I am often asked the question; what are the chances of getting an immigration bill passed this year? If you take the conventional answer to that question, the response would most likely be in the negative. I see very little hope in departing from this line of thinking, for the following reasons.
I know that this is the same old point that commentators make in every election year. However, history supports the position that, it is almost impossible to pass a comprehensive immigration bill in an election year.
That said; there are still bits and pieces of action taking place in DC, which are a sign that the subject is not off the table. One thing that we look forward to eagerly this month will be the decision of the Supreme Court on Arizona's controversial immigration law, SB 1070. The law requires police officers to check the immigration status of the people they stop and whom they suspect as being illegally in the country. A federal ruling upholding the Arizona law would give the state the ability to make warrantless arrests of suspects whom law enforcement personnel reasonably suspect are removable. The legal arguments are about federal preemption of state law, but the state's political arguments lay the blame on Congress and the Obama administration.

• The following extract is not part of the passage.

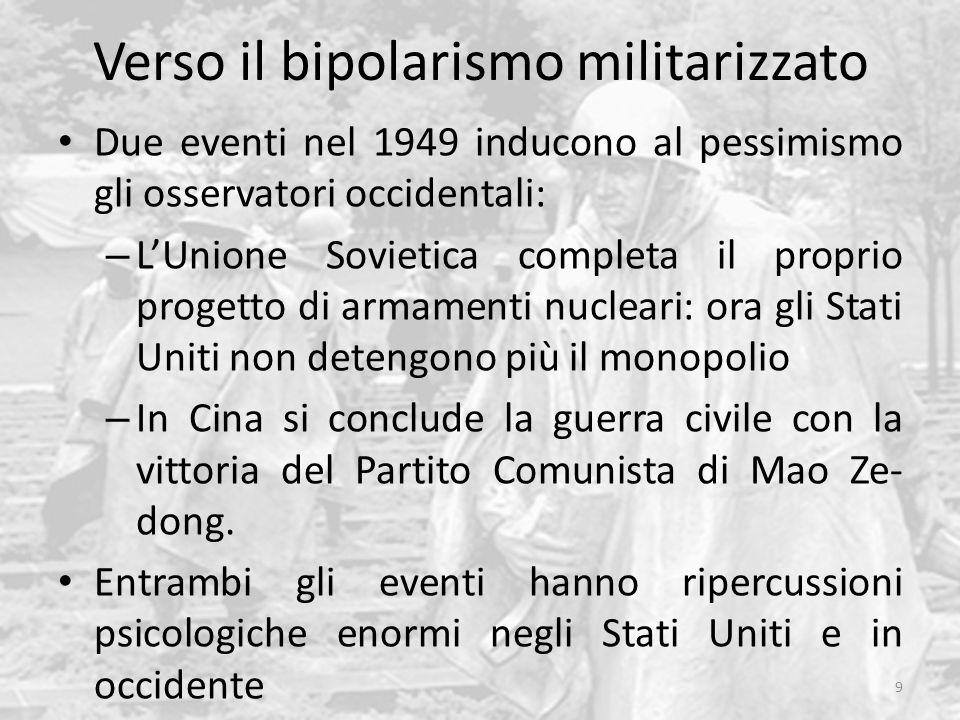 Verso il bipolarismo militarizzato Due eventi nel 1949 inducono al pessimismo gli osservatori occidentali: – L'Unione Sovietica completa il proprio progetto di armamenti nucleari: ora gli Stati Uniti non detengono più il monopolio – In Cina si conclude la guerra civile con la vittoria del Partito Comunista di Mao Ze- dong.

Arizona's governor, Jan Brewer, complains that her state has suffered more than most from the national problem of illegal immigration because the federal government has failed to address the problem.

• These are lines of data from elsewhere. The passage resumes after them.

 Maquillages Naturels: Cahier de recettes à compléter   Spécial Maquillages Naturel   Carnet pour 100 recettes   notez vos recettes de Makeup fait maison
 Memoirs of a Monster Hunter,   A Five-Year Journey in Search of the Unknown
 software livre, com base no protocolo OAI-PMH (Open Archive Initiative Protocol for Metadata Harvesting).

Senator Marco Rubio, Florida, has been testing the waters with a new version of the Dream Act. His proposals would give legal status to students brought to the country illegally by their parents. It would not however, grant them an automatic path to citizenship. The cynics may say that this is part of the Republican strategy to soften the anti-immigration talk coming from hardliners in the party.
Also in the Senate, Senator Chuck Grassley, R-Iowa, is proposing a high-tech immigration bill that would tighten up the H-1B temporary visa program and change the per-country numbers of employment based green cards. Senator Chuck Schumer, D-N.Y., is hoping to add an E 3 visa provisions for Irish people and is said working with Grassley on the H-1B changes. That partnership has the potential to produce compromise legislation to ease some of the concerns about high-tech foreign workers.
So as always, there is no guarantee that we will see any real progress this summer. Our hope is that the work behind the scenes will not be discarded and perhaps it can be fruit in the next congress.